It was a drier-than-average August in East Hawaii, while rainfall totals in the Kona coffee belt, which experiences its rainy season in the summer, were above average for the month.
That’s according to the monthly precipitation summary prepared by Kevin Kodama, senior service hydrologist at the National Weather Service in Honolulu.
Kodama said that most Big Island gauges “logged mostly below average rainfall totals for the month of August,” but noted “pockets of near-to-above-normal amounts, moist notably along the slopes of the North and South Kona districts and the windward slopes of the Kohala Mountains.”
Hilo International Airport reported its lowest August total since 2008, with 4.25 inches, 43% of its August norm of 9.85 inches. However, Hilo’s 74.64 inches of rainfall is 93% of its yearly norm of 79.94 inches for the first eight months of the year.
Mountain View reported 7.43 inches of rain last month, a bit more than half of its usual 13.64 inches for August. The upper Puna village is one of the few populated spots on the windward side of the island experiencing normal rainfall for the year, with 113.59 inches, 0.6 inches above norm for the first eight months.
Further upslope in the Puna rain forest, the gauge at Glenwood tallied just 7.8 inches, 42% of its average August total of 18.37 inches. The customarily rainy spot has recorded 119.77 inches for the year, but that’s just more than three-quarters of its year-to-date norm of 154.48 inches.
Hakalau, a few miles north of Hilo, had an extremely dry August with only 1.31 inches, less than one-fifth of its August norm of 7.05 inches. It’s been a wet year so far, though, for the hamlet, with 79.33 inches, 160% of its average of 49.48 inches.
As previously noted, all four official gauges in the Kona coffee belt recorded above-average rainfall totals in August, with Kealakekua reporting 8.54 inches, Kainaliu measuring 8.06 inches, Waiaha tallying 7.72 inches and Honaunau checking in with 7.54 inches. Honaunau’s total was 129% of norm, giving it the driest August in the coffee belt, relatively speaking.
Not every West Hawaii spot shared in the rainfall bounty, however.
Ellison Onizuka Kona International Airport at Keahole recorded just 0.53 inches, 38% of its average August of 1.39 inches. It’s also a drier-than-normal year at the relatively arid airport, with 9.22 inches, three-quarters of its year-to-date norm of 12.11 inches.
“Conditions were very dry in many areas of the Big Island, especially during the latter half of August.
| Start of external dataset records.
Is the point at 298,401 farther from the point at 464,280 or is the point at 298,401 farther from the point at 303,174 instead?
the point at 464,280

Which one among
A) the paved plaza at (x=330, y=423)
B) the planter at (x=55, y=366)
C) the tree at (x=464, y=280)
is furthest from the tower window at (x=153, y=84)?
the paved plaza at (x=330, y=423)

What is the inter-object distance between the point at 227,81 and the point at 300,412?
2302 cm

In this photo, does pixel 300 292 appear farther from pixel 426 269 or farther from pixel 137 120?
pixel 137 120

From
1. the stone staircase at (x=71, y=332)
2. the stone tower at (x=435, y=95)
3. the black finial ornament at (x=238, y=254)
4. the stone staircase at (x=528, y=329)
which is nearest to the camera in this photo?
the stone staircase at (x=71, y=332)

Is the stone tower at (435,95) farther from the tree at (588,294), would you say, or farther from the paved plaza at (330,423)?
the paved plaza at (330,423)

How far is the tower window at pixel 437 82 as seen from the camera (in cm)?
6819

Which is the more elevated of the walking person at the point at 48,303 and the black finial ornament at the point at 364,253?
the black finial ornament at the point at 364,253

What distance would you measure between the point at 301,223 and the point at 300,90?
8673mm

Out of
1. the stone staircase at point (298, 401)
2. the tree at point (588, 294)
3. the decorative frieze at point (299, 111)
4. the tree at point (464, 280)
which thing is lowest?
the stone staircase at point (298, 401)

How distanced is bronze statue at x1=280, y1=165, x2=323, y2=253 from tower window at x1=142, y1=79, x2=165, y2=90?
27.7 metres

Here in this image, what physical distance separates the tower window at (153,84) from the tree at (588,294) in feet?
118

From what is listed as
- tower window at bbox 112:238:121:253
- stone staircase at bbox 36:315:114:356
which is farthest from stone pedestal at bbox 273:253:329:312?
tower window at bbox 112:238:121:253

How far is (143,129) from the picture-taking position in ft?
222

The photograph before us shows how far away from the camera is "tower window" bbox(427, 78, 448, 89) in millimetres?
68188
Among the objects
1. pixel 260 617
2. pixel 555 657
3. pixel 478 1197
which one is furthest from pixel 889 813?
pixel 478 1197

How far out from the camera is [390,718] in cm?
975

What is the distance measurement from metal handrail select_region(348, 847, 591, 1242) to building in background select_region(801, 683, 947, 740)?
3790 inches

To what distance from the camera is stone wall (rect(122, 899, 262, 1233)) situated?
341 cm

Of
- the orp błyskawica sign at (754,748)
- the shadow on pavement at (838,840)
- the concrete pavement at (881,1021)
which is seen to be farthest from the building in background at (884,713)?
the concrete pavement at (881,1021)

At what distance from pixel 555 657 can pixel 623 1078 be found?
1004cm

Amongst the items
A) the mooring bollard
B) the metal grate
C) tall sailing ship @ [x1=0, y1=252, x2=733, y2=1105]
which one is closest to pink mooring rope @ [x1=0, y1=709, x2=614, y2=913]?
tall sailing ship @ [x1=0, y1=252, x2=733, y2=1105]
The exception is the Kona slopes region, which received ample rainfall during the summer,” Kodama said.
According to Kodama, August also was notable for “the lack of tropical cyclone activity.”
“August is historically the most active month for tropical cyclones in the central North Pacific basin with a long-term average of one to two systems,” he said. “However, there were no tropical cyclones during the entire month, leaving the 2020 season count at two, a system in June and another in July.”